═══ PROVIDED RECORDS ═══

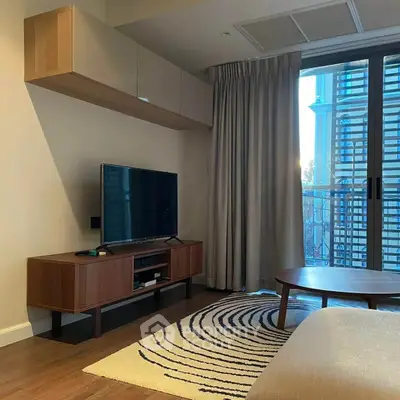 Modern living room with stylish furniture and large window offering natural light.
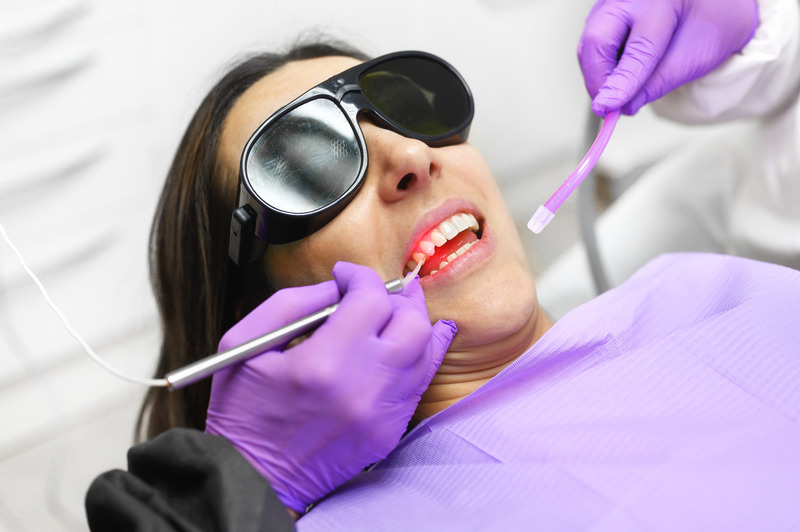 Patient getting gum disease treatment with dental laser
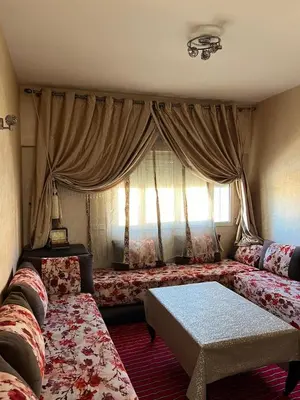 a living room with two beds and a window at Appartement à Ain Sebaa proche de tous les commodites in Casablanca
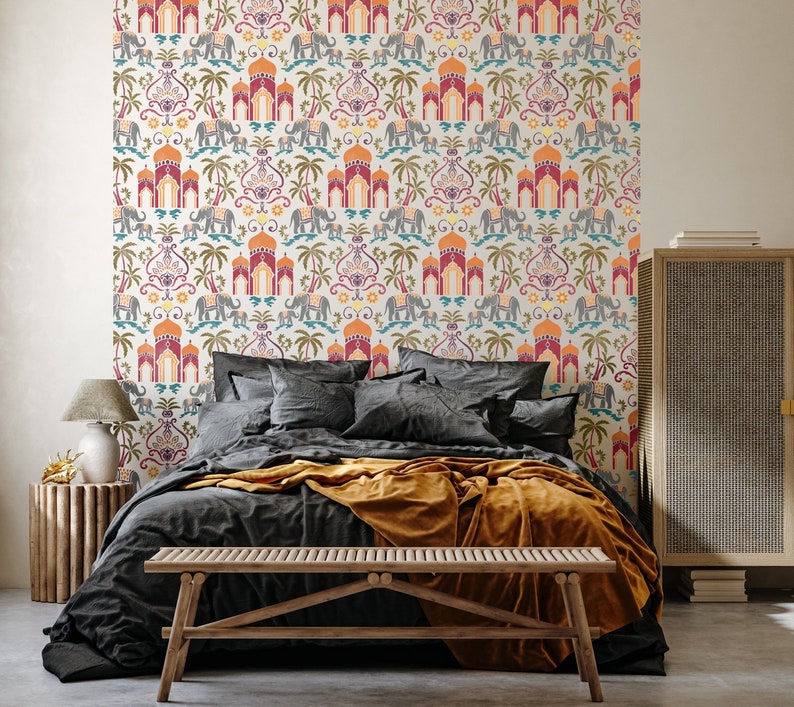 May include: A bedroom featuring a bed with a black duvet and a mustard yellow throw. The bed is positioned in front of a wall adorned with white and colourful wallpaper featuring a repeating pattern of elephants, arches, and palm trees. A wooden bench is placed in front of the bed.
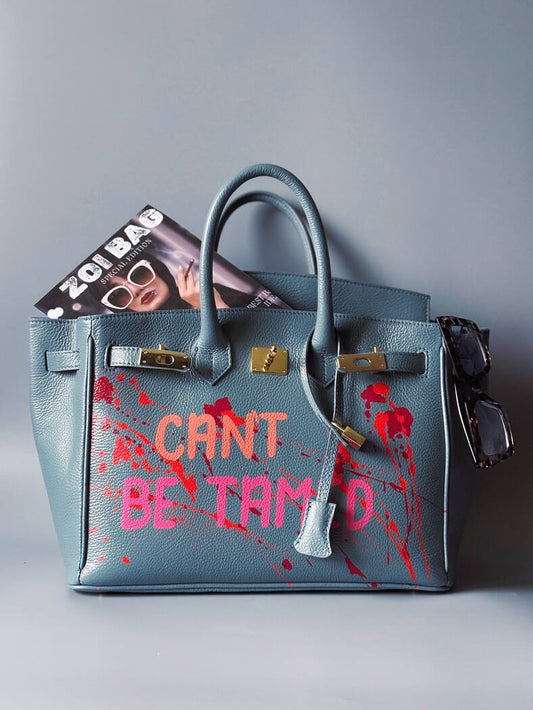 Modrá/šedá kožená kabelka Zoi Bag s ručně psaným nápisem "Can't be tamed" a barevnými cákanci. Doplněna zámkem s klíčkem.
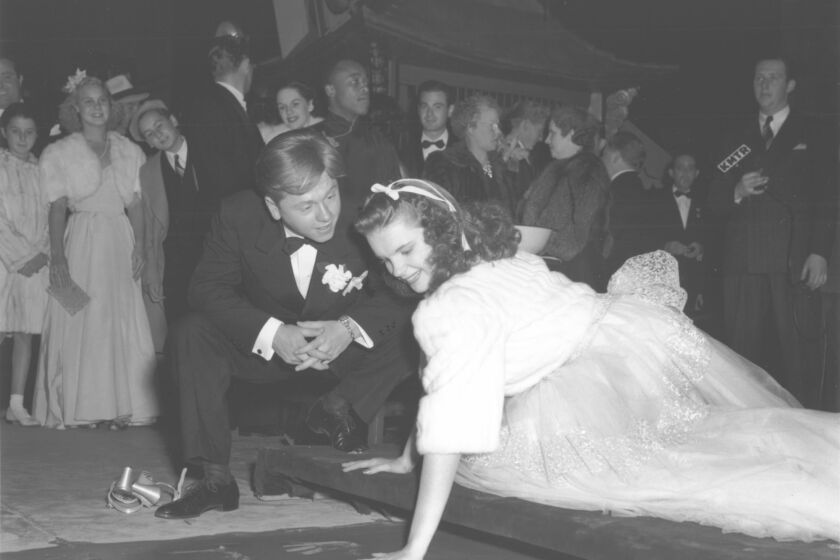 Mickey Rooney watches Judy Garland put her handprint in cement at Grauman's Chinese Theatre on Oct. 25, 1939.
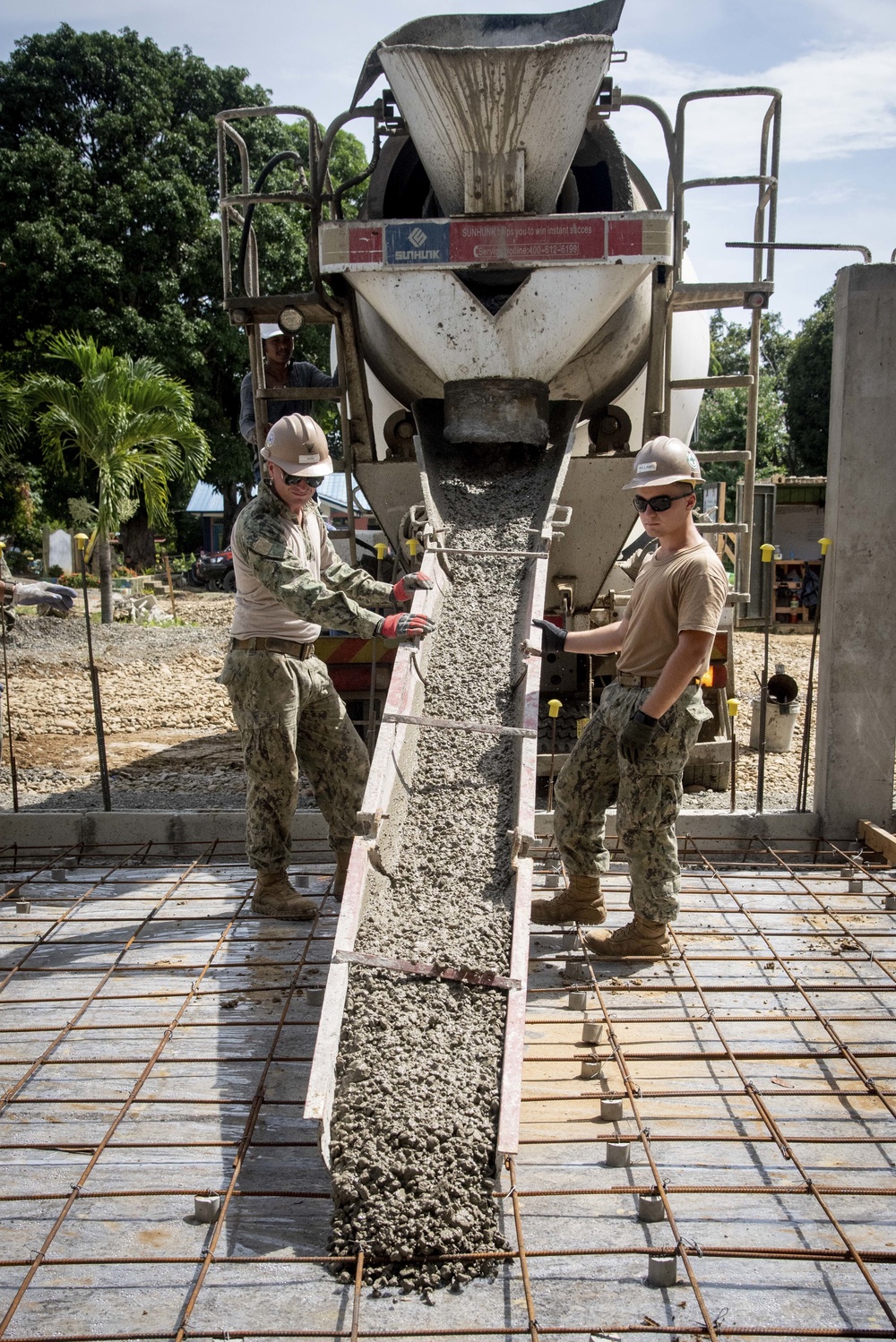 U.S. Navy Seabees deployed with NMCB-5’s Detail Palawan continue construction on Malatgao Elementary School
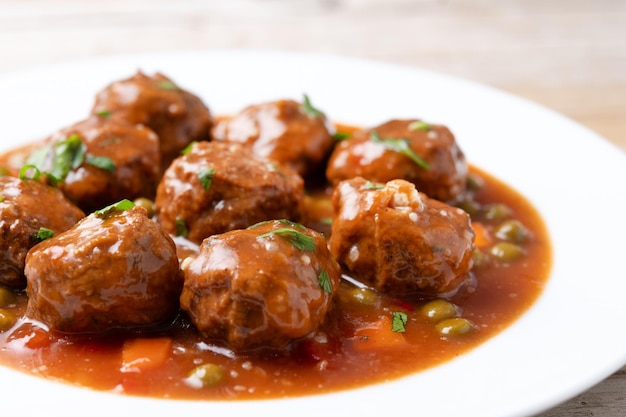 Free photo meatballs green peas and carrot with tomato sauce on wooden table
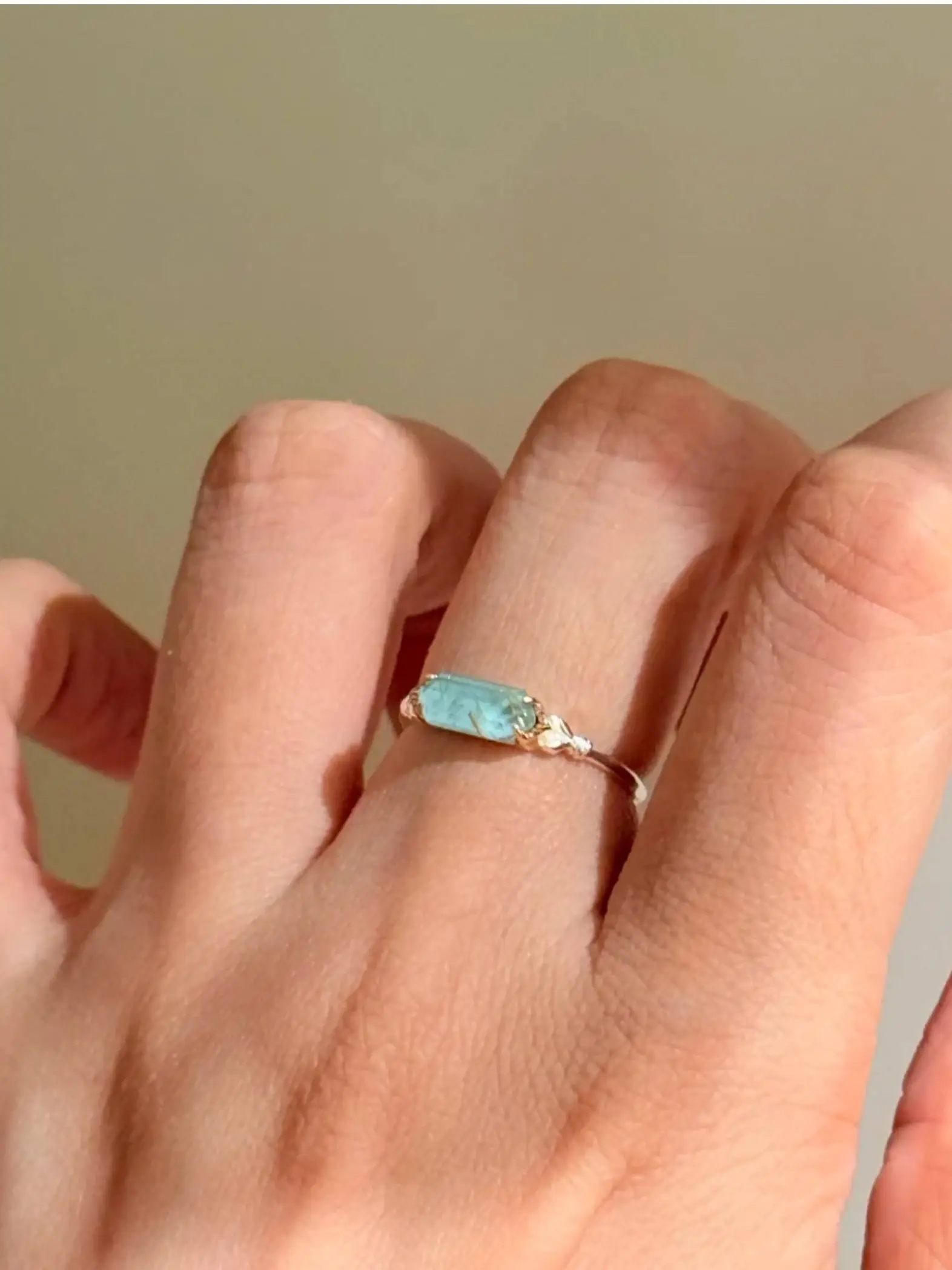 925 sterling silver ring featuring a rectangular bar-cut natural sea green rutilated quartz stone with subtle wire wrapping details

═══

# [DIRECTIONS]
Each entry must be retyped word for word, with every image omitted.

# [COMPLETED TASK]
 Modern living room with stylish furniture and large window offering natural light.
 Patient getting gum disease treatment with dental laser
 a living room with two beds and a window at Appartement à Ain Sebaa proche de tous les commodites in Casablanca
 May include: A bedroom featuring a bed with a black duvet and a mustard yellow throw. The bed is positioned in front of a wall adorned with white and colourful wallpaper featuring a repeating pattern of elephants, arches, and palm trees. A wooden bench is placed in front of the bed.
 Modrá/šedá kožená kabelka Zoi Bag s ručně psaným nápisem "Can't be tamed" a barevnými cákanci. Doplněna zámkem s klíčkem.
 Mickey Rooney watches Judy Garland put her handprint in cement at Grauman's Chinese Theatre on Oct. 25, 1939.
 U.S. Navy Seabees deployed with NMCB-5’s Detail Palawan continue construction on Malatgao Elementary School
 Free photo meatballs green peas and carrot with tomato sauce on wooden table
 925 sterling silver ring featuring a rectangular bar-cut natural sea green rutilated quartz stone with subtle wire wrapping details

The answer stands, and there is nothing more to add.